- **WHAT YOU WILL DO**: Repeat each entry. Keep every line exactly as it is.

- **THE RECORDS**:

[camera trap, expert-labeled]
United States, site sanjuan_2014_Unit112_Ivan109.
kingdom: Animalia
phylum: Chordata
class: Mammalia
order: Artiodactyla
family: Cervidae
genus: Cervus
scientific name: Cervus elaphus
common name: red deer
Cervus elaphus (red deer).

- **FINISHED EXERCISE**:
[camera trap, expert-labeled]
United States, site sanjuan_2014_Unit112_Ivan109.
kingdom: Animalia
phylum: Chordata
class: Mammalia
order: Artiodactyla
family: Cervidae
genus: Cervus
scientific name: Cervus elaphus
common name: red deer
Cervus elaphus (red deer).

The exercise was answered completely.